▶ _SET TASK_
Pick up the personal account of the seven-day journey to an Imbolc ordination after its last sentence and continue it.

═══ EXTRACT

The road to ordination began for me a few years ago, when I began priestess training at a local goddess temple. I can’t tell you why I agreed to priestess training, except that I knew somehow I could not say no. It feels like a physical pull, guiding you along a pathway, trusting yet curious, filled with moments of connection that take your breath away. When a deity calls, you answer, or you can ignore the call as I did, until the calling becomes more persistent.
Brigid has been part of my life for a few years now, and she guides and sustains me as I wend my way through life. Last year, she became more insistent, and I was told I needed to become ordained in her name by the following Imbolc. My first response to this, as to most things, is my usual, “Why?!” No answer, except that I knew I had to follow her instructions.
The week before my ordination, which was scheduled on Imbolc itself, I undertook daily steps, as if on a journey. I wanted to honor the commitment I was making, and to note each day in its own unique way. Imbolc is one of my favorite times of year, and it is the time when Brigid first came into my life and changed it. Below are the steps in the journey I took.
Labyrinth: For the first of the seven days, I visited a local labyrinth, determined to start “on the right foot”, and began my seven days with a meditative walk. It was a brisk winter day, and I happily had the labyrinth to myself. As I took my steps around the stone pathway, I felt myself truly walking on a journey and feeling as if I was stepping into a new path. The person I was when I began the walk was not the same person who stepped out of the labyrinth at the end. Each step felt symbolic and full of meaning. I was glad I had chosen this symbolic way to begin my road to ordination.
Consecration: Next, I consecrated a new pendant I had purchased. I usually wear a Brigid’s wheel daily to honor her, but I wanted to add something special to that necklace to note the occasion. I found a pendant with the moon cycle, overlaid with a pentagram, overlaid with a Celtic weave. It wove all that I love together in one symbolic, multi-layered way. I consecrated the pendant with pine and local herbs, imbuing it with my intentions. It rests comfortably with my Brigid’s wheel, and I wear it daily.
Organization: The next evening, I organized my supplies. You know how you just rummage through piles of things to get what you need for spellwork? I had two boxes of items thrown together haphazardly. I took the next evening to organize my tool kit, taking care to honor each one’s use in past workings. I will need it in the days ahead as I help people on their journeys, and I wanted to be organized and ready. It was a ritual unto itself, viewing the pathways I had taken with these items, now orderly and prepared for more usage.
Baking: The following evening, I baked. For most Sabbats, I like to partake in some sort of physical action to honor the celebration. I was directed by Brigid to provide Irish soda bread and Jameson’s for my ordination, and I happily obliged. I don’t bake often, but when I do, I revel in the use of my hands to create something that can be shared. I filled it with love and intention as I worked, honoring both Brigid and the cakes and ale portion of the coming celebrations.Journeying: For the next evening, Brigid cleared the way for me to partake in shamanic journeying. I was scheduled to attend a workshop that ended up being canceled, and a few moments later, an invitation to Celtic Shamanic journeying crossed my email. I knew better than to be surprised, and I was truly grateful to spend the evening with friends, honoring Brigid with community, song, and the exhilaration of journeying. It was a magical evening, and to be present with others honoring Brigid resonated with me deeply.

══════
═══ STORED RECORDS

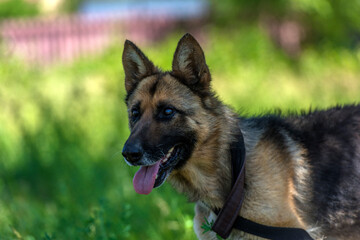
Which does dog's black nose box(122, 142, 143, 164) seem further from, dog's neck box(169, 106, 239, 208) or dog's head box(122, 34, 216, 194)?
dog's neck box(169, 106, 239, 208)

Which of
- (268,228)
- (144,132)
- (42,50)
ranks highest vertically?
(144,132)

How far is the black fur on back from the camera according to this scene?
3.02 m

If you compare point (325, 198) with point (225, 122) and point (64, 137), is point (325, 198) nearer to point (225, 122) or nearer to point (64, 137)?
point (225, 122)

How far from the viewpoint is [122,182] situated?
16.9 ft

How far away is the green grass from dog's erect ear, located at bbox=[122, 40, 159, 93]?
0.58 metres

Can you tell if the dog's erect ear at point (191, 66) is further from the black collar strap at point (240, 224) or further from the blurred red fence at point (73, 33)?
the blurred red fence at point (73, 33)

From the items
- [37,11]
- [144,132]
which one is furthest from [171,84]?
[37,11]

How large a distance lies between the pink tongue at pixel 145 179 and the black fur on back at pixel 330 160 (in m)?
0.84

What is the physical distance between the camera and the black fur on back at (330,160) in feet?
9.91

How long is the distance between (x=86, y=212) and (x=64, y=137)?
5.73 ft

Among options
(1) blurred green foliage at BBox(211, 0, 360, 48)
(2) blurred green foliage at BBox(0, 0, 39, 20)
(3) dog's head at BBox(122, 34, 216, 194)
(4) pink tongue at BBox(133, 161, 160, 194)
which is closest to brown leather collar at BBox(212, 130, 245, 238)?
(3) dog's head at BBox(122, 34, 216, 194)

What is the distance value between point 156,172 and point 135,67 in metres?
0.91

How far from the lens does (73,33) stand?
653 inches

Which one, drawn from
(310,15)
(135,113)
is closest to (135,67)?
(135,113)
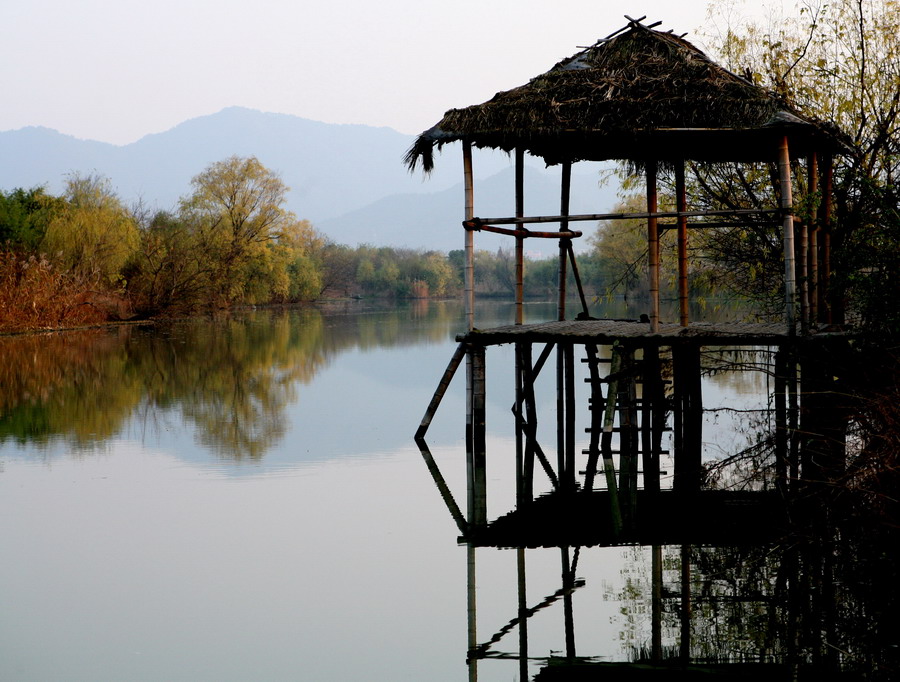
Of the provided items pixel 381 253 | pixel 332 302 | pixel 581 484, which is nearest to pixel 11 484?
pixel 581 484

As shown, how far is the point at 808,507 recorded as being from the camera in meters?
10.1

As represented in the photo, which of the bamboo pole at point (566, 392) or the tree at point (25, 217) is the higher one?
the tree at point (25, 217)

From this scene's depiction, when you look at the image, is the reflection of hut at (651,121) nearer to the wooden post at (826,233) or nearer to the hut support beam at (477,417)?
the wooden post at (826,233)

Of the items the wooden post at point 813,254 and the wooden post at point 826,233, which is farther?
the wooden post at point 826,233

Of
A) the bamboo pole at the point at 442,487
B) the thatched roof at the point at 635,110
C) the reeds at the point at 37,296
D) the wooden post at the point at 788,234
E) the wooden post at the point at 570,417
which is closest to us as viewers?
the bamboo pole at the point at 442,487

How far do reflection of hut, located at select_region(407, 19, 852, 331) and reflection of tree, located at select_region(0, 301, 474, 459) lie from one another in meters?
5.69

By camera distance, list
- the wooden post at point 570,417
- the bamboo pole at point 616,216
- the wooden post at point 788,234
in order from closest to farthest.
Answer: the bamboo pole at point 616,216, the wooden post at point 788,234, the wooden post at point 570,417

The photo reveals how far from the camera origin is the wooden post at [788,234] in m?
11.9

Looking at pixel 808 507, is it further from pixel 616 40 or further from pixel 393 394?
pixel 393 394

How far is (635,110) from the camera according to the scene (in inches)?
482

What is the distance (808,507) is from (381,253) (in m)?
94.8

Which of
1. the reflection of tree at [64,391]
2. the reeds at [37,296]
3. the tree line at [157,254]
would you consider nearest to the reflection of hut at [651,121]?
the reflection of tree at [64,391]

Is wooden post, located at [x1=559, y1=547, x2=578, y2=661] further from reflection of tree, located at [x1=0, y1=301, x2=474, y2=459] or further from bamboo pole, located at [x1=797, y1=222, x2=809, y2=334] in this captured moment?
reflection of tree, located at [x1=0, y1=301, x2=474, y2=459]

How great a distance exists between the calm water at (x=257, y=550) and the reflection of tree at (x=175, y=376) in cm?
12
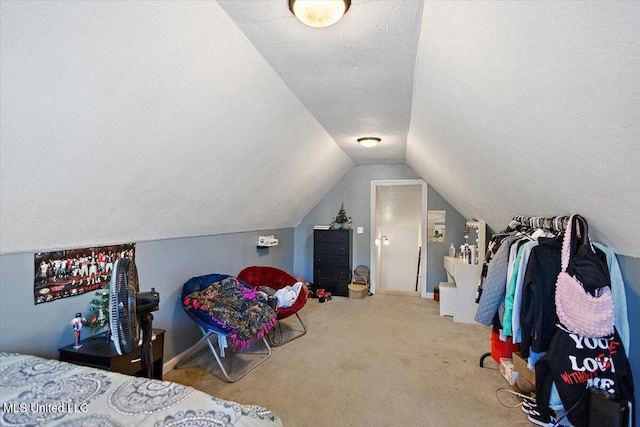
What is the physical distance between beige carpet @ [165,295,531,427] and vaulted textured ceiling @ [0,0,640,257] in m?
1.47

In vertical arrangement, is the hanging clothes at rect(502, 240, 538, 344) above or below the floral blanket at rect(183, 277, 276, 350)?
above

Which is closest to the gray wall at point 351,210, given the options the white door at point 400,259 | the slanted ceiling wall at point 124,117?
the white door at point 400,259

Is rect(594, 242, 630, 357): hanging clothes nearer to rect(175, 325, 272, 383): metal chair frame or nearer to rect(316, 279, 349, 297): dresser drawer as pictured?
rect(175, 325, 272, 383): metal chair frame

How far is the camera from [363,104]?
282 centimetres

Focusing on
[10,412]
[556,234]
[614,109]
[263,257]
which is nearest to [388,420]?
[556,234]

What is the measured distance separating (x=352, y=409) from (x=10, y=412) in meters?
1.92

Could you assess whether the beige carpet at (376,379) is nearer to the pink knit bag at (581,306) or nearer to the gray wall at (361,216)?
the pink knit bag at (581,306)

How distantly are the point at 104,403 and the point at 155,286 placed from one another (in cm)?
163

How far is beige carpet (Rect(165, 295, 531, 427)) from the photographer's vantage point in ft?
7.39

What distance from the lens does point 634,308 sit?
1730 mm

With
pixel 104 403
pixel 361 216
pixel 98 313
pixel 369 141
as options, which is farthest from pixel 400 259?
pixel 104 403

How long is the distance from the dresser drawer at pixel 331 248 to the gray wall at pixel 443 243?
148 centimetres

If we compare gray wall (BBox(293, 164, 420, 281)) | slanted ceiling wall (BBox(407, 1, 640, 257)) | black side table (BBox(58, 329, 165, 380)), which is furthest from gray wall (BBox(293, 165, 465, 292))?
black side table (BBox(58, 329, 165, 380))

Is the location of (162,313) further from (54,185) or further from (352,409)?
(352,409)
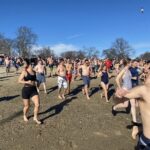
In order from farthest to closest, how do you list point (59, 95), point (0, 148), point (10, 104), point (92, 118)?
point (59, 95)
point (10, 104)
point (92, 118)
point (0, 148)

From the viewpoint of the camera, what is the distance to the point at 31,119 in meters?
12.9

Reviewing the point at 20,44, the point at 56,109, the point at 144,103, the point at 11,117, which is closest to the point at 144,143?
the point at 144,103

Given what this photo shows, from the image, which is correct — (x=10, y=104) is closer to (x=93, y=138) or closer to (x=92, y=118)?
(x=92, y=118)

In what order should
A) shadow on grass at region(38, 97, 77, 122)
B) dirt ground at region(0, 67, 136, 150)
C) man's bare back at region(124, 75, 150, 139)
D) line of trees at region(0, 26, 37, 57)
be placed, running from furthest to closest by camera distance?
line of trees at region(0, 26, 37, 57), shadow on grass at region(38, 97, 77, 122), dirt ground at region(0, 67, 136, 150), man's bare back at region(124, 75, 150, 139)

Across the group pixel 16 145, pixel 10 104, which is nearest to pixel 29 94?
pixel 16 145

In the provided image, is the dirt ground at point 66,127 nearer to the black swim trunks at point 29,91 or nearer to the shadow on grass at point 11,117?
the shadow on grass at point 11,117

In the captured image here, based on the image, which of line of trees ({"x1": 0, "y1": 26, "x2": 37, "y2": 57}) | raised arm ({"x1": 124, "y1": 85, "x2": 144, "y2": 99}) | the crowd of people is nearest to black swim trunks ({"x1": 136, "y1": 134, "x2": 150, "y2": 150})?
the crowd of people

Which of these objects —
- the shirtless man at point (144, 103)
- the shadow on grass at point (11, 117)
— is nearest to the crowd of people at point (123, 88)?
the shirtless man at point (144, 103)

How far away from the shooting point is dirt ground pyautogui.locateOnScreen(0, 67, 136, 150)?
1070cm

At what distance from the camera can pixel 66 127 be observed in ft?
40.8

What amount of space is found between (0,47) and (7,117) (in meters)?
68.9

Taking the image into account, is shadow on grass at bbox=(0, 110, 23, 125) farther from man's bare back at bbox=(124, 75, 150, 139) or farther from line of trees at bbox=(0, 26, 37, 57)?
line of trees at bbox=(0, 26, 37, 57)

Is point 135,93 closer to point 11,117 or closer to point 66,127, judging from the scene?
point 66,127

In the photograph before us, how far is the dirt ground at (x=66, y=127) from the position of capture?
1070 cm
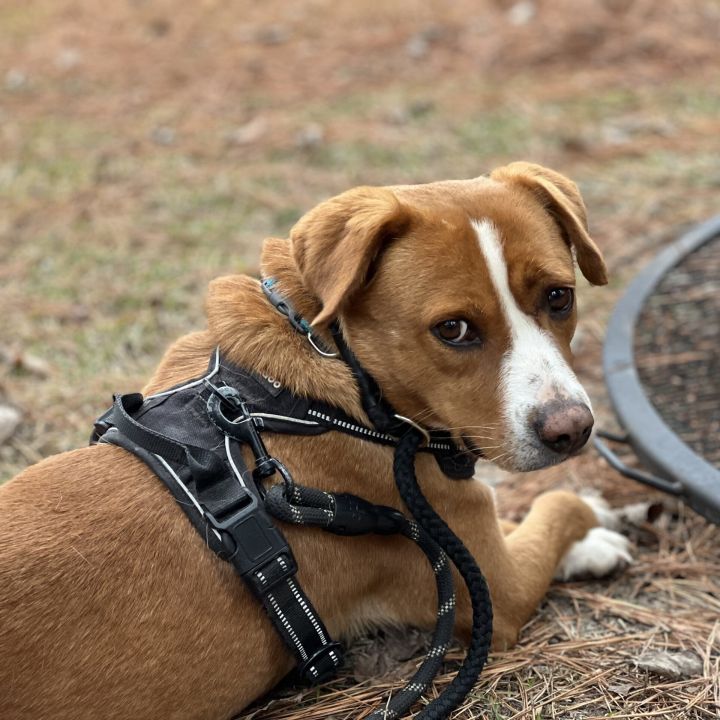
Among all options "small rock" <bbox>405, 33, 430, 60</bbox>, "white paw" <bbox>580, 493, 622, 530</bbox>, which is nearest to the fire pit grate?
"white paw" <bbox>580, 493, 622, 530</bbox>

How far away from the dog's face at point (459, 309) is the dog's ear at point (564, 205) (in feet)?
0.51

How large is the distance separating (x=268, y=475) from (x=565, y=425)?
823 mm

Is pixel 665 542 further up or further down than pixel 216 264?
further down

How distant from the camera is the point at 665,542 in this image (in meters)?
A: 3.57

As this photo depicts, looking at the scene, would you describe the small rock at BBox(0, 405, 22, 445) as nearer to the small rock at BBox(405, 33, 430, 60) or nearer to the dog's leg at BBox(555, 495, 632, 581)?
the dog's leg at BBox(555, 495, 632, 581)

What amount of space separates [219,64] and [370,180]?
13.1 feet

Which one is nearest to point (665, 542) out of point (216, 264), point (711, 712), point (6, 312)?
point (711, 712)

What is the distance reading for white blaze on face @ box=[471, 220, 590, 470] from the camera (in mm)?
2600

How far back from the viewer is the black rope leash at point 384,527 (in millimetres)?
2568

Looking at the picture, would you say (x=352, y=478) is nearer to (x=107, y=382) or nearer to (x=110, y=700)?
(x=110, y=700)

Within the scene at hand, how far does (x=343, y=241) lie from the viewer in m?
2.63

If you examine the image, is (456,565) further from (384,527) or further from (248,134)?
(248,134)

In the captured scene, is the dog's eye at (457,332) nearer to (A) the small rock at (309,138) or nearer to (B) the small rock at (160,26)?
(A) the small rock at (309,138)

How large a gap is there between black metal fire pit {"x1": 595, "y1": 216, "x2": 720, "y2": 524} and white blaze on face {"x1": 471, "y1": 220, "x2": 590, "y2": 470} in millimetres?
1006
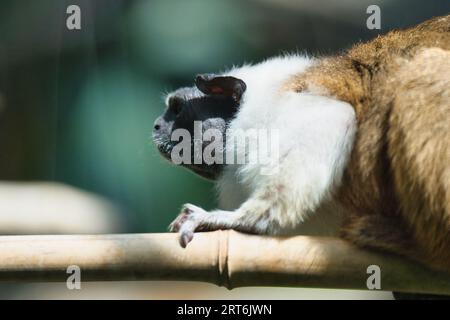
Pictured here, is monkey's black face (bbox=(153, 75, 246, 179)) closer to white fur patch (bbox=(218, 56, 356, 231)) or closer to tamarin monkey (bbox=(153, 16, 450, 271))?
tamarin monkey (bbox=(153, 16, 450, 271))

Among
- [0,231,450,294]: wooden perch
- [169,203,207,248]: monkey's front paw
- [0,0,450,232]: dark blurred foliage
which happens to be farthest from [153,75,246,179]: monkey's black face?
[0,0,450,232]: dark blurred foliage

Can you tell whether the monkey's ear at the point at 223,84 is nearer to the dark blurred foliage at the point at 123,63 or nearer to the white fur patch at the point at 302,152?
the white fur patch at the point at 302,152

══════

▶ _EXERCISE OUTPUT_
Altar: My altar for Imbolc had already been ready, but I spent the next evening truly spending time with her, tweaking a few things, and spending time in silence. I began working on my vows, relishing the beauty of words, choosing with care what I wanted to convey as I took the next step in my journey. The pull of my calling was growing ever stronger, and the day was getting closer. I was also filled with much gratitude, as I had spilled water on my laptop earlier that week. As with many people, my laptop is the source of most of my work, and in drying it out, heard the directive to slow down, pay attention to details, and be more mindful. It was a scary few days. The laptop dried out, and the gratitude I felt when it powered on was expressed mightily that evening at my Brigid altar. Lesson learned.
Green: Living in Asheville, you often see people with all the colors of the rainbow in their hair. That evening I spent with my youngest son and my beloved friend who is also a wonderful hair stylist, and had my hair dyed green. Not only for Brigid, but also as its my favorite color. It was an evening filled with laughter and wine, memories and excitement. Green is not a new color for my hair, but it was a fresh coat before the big day of my ordination. I had spent seven days in preparation, and the next day had arrived.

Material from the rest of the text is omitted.